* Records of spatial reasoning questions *
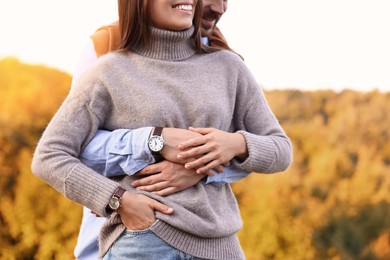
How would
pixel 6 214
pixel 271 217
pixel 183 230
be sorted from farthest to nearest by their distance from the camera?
1. pixel 271 217
2. pixel 6 214
3. pixel 183 230

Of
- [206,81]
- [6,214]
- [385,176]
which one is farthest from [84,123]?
[385,176]

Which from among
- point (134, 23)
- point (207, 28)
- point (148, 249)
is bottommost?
point (148, 249)

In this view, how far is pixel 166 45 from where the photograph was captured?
6.40 feet

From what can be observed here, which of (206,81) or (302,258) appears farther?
(302,258)

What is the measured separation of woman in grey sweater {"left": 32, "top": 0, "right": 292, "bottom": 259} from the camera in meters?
1.84

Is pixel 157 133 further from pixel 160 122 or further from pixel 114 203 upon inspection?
pixel 114 203

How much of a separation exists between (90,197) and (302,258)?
→ 11.7 feet

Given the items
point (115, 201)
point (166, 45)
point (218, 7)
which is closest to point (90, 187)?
point (115, 201)

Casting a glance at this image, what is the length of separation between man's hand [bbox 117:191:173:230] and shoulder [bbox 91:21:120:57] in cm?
63

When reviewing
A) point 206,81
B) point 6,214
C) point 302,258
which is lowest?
point 302,258

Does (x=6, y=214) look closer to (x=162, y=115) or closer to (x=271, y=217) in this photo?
(x=271, y=217)

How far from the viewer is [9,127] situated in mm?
4938

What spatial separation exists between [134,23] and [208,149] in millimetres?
405

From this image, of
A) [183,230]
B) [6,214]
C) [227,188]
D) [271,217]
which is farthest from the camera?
[271,217]
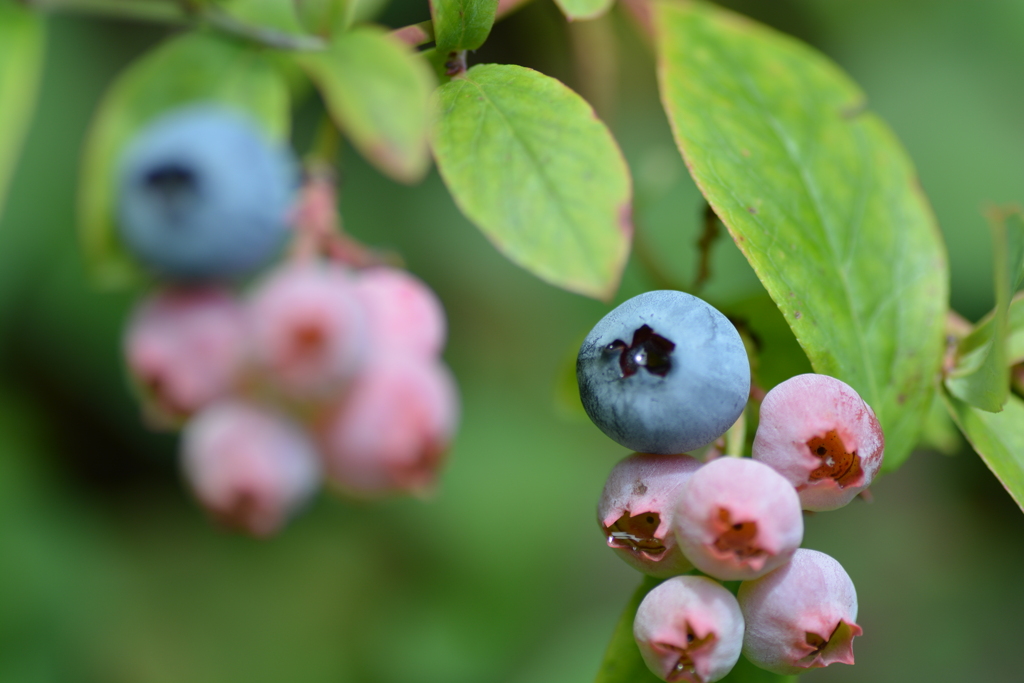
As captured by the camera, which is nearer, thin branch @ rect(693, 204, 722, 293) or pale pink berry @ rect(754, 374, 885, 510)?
pale pink berry @ rect(754, 374, 885, 510)

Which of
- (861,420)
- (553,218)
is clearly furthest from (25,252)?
(861,420)

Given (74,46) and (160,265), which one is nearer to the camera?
(160,265)

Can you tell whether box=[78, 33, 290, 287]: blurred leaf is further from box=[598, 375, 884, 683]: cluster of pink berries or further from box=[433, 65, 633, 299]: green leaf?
box=[598, 375, 884, 683]: cluster of pink berries

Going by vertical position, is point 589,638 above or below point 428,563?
below

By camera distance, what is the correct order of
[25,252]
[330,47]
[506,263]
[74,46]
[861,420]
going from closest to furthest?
[861,420] → [330,47] → [25,252] → [74,46] → [506,263]

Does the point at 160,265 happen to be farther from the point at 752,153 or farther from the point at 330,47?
the point at 752,153

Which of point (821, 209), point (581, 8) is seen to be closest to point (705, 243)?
point (821, 209)

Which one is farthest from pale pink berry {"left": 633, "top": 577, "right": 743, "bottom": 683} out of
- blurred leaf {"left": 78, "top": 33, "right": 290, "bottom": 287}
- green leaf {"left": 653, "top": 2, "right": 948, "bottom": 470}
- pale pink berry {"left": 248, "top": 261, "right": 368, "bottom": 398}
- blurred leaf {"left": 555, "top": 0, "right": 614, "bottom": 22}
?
blurred leaf {"left": 78, "top": 33, "right": 290, "bottom": 287}

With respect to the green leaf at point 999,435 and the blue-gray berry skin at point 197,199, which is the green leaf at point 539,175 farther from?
the green leaf at point 999,435
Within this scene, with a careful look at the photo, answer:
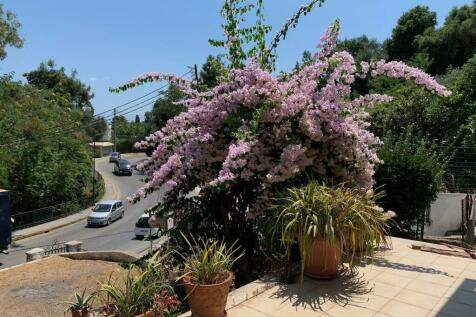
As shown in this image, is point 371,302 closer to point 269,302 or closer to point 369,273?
point 369,273

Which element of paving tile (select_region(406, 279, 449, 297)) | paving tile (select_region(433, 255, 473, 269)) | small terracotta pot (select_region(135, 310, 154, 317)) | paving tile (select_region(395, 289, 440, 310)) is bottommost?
paving tile (select_region(395, 289, 440, 310))

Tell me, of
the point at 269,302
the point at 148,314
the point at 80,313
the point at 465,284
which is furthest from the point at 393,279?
the point at 80,313

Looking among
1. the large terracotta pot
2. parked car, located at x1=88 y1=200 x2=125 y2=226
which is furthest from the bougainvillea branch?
parked car, located at x1=88 y1=200 x2=125 y2=226

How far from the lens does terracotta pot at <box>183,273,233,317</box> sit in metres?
3.58

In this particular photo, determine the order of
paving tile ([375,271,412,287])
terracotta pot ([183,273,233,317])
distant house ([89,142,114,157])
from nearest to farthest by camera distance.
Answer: terracotta pot ([183,273,233,317]) < paving tile ([375,271,412,287]) < distant house ([89,142,114,157])

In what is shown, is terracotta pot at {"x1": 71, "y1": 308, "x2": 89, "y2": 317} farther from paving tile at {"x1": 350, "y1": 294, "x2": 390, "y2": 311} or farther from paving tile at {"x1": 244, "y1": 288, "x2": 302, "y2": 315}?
paving tile at {"x1": 350, "y1": 294, "x2": 390, "y2": 311}

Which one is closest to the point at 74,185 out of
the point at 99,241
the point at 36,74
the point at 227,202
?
the point at 99,241

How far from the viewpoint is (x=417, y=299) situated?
4246 millimetres

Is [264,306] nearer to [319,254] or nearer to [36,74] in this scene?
[319,254]

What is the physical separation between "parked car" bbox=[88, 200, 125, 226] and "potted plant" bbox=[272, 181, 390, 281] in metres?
22.6

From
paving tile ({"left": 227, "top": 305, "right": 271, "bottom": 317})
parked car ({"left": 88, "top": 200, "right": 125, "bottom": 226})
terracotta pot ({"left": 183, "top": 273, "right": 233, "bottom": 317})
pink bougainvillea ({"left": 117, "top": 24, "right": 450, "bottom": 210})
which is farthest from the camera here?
parked car ({"left": 88, "top": 200, "right": 125, "bottom": 226})

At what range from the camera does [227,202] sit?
19.4 feet

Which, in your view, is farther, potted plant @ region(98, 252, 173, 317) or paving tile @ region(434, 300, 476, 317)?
paving tile @ region(434, 300, 476, 317)

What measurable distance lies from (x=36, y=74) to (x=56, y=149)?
3616 cm
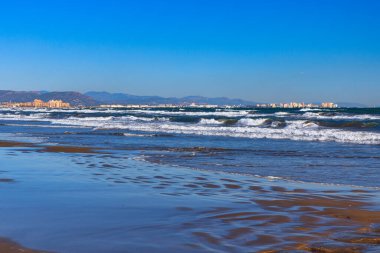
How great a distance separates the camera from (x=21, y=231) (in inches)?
203

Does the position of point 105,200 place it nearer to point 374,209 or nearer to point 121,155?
point 374,209

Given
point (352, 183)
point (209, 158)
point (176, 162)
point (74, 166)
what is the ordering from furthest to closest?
1. point (209, 158)
2. point (176, 162)
3. point (74, 166)
4. point (352, 183)

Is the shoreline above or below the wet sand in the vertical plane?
above

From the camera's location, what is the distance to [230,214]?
20.7 ft

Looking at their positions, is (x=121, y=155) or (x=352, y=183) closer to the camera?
(x=352, y=183)

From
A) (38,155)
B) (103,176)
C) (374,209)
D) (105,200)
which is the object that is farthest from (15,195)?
(38,155)

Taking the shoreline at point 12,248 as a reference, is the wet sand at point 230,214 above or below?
below

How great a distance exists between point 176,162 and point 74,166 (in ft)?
9.19

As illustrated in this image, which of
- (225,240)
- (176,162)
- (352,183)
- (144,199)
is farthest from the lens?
(176,162)

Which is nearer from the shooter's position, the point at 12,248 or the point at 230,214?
the point at 12,248

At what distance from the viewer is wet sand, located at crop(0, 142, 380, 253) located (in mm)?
4898

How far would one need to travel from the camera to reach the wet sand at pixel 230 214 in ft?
16.1

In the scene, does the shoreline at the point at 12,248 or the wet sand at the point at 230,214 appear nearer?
the shoreline at the point at 12,248

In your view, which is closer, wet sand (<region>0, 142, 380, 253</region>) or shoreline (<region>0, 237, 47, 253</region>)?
shoreline (<region>0, 237, 47, 253</region>)
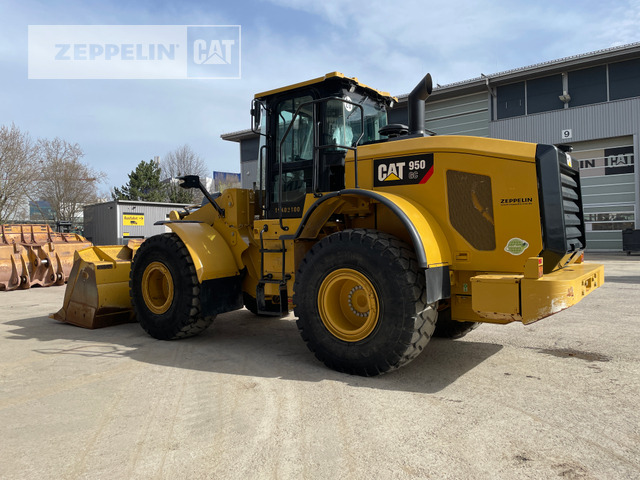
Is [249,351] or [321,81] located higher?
[321,81]

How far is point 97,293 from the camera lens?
6500mm

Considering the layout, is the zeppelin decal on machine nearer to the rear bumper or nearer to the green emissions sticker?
the green emissions sticker

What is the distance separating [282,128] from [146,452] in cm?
379

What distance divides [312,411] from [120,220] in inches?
970

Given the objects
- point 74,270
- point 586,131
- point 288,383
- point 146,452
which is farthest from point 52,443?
point 586,131

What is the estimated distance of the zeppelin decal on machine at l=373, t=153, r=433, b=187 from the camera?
4270 millimetres

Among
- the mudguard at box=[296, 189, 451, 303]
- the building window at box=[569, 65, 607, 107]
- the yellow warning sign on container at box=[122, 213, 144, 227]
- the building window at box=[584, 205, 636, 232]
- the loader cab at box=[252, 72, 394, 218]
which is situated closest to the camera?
the mudguard at box=[296, 189, 451, 303]

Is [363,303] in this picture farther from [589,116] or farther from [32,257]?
[589,116]

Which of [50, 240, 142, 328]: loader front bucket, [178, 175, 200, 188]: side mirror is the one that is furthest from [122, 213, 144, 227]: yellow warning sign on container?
[178, 175, 200, 188]: side mirror

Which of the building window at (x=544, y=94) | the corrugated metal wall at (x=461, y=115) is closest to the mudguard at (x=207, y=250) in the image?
the corrugated metal wall at (x=461, y=115)

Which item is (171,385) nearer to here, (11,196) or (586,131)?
(586,131)

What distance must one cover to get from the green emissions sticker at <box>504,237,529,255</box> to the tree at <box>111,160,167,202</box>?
37.6 m

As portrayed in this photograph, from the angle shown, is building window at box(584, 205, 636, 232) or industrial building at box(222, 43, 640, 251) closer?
industrial building at box(222, 43, 640, 251)

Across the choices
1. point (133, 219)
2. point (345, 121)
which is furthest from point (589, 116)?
point (133, 219)
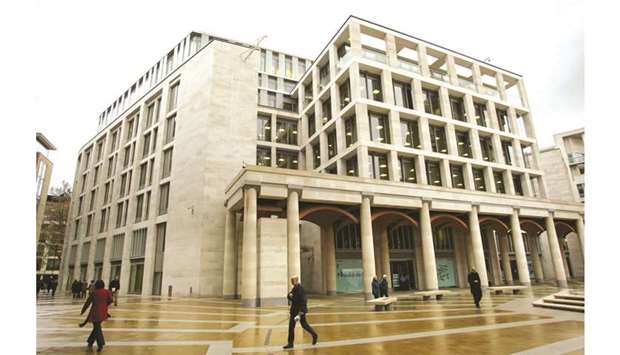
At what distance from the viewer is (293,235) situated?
19.8 m

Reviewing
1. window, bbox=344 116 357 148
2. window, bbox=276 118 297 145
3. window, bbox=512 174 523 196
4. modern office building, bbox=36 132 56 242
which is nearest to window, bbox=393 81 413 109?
window, bbox=344 116 357 148

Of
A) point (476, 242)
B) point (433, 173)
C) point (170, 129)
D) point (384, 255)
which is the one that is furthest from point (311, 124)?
point (476, 242)

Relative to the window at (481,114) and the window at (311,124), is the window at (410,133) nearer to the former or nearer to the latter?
the window at (481,114)

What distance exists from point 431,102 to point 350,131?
9615 mm

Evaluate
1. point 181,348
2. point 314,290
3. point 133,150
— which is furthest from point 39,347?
point 133,150

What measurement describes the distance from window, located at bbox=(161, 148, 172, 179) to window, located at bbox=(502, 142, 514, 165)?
119ft

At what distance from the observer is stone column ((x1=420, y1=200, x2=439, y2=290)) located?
78.8 feet

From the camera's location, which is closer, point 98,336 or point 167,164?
point 98,336

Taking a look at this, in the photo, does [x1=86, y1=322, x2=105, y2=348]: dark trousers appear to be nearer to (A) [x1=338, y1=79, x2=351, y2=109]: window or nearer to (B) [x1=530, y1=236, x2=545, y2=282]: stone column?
(A) [x1=338, y1=79, x2=351, y2=109]: window

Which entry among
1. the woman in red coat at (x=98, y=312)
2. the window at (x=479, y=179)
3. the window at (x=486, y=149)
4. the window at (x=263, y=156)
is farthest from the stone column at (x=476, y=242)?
the woman in red coat at (x=98, y=312)

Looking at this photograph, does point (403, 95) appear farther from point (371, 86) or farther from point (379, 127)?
point (379, 127)

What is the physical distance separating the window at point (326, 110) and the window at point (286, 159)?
21.3ft

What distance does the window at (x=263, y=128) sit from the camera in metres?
37.9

* GOAL *
Please copy, word for word, the lines starting at the one that contains "Is pixel 157" and ending at the one that contains "[861,420] → [330,47]". Leave the pictures out.

* TASK RESPONSE *
Is pixel 157 133 further from pixel 160 122 or further from pixel 114 203 upon inspection?
pixel 114 203

How much of a separation exists between (90,197) and (302,258)?
→ 11.7 feet

Given the items
point (115, 201)
point (166, 45)
point (218, 7)
which is closest to point (90, 187)?
point (115, 201)

Casting a glance at this image, what is the length of separation between man's hand [bbox 117:191:173:230] and shoulder [bbox 91:21:120:57] in cm?
63

When reviewing
A) point 206,81
B) point 6,214
C) point 302,258
which is lowest?
point 302,258

Does (x=6, y=214) look closer to (x=162, y=115) or closer to (x=271, y=217) in this photo?
(x=271, y=217)

How far from the viewer is [9,127] situated in mm?
4938

What spatial separation exists between [134,23] and [208,149] in millimetres?
405

From this image, of
A) [183,230]
B) [6,214]
C) [227,188]
D) [271,217]
which is farthest from the camera?
[271,217]
As captured by the camera, which is nearer, thin branch @ rect(693, 204, 722, 293) or pale pink berry @ rect(754, 374, 885, 510)?
pale pink berry @ rect(754, 374, 885, 510)

Which of
- (861,420)
- (553,218)
is clearly furthest from (25,252)?
(861,420)

Given (74,46) and (160,265), which one is nearer to the camera?
(160,265)

Can you tell whether box=[78, 33, 290, 287]: blurred leaf is further from box=[598, 375, 884, 683]: cluster of pink berries or further from box=[433, 65, 633, 299]: green leaf?
box=[598, 375, 884, 683]: cluster of pink berries

Going by vertical position, is point 589,638 above or below point 428,563?
below

By camera distance, what is the correct order of
[25,252]
[330,47]
[506,263]
[74,46]
[861,420]
going from closest to furthest?
[861,420] → [330,47] → [25,252] → [74,46] → [506,263]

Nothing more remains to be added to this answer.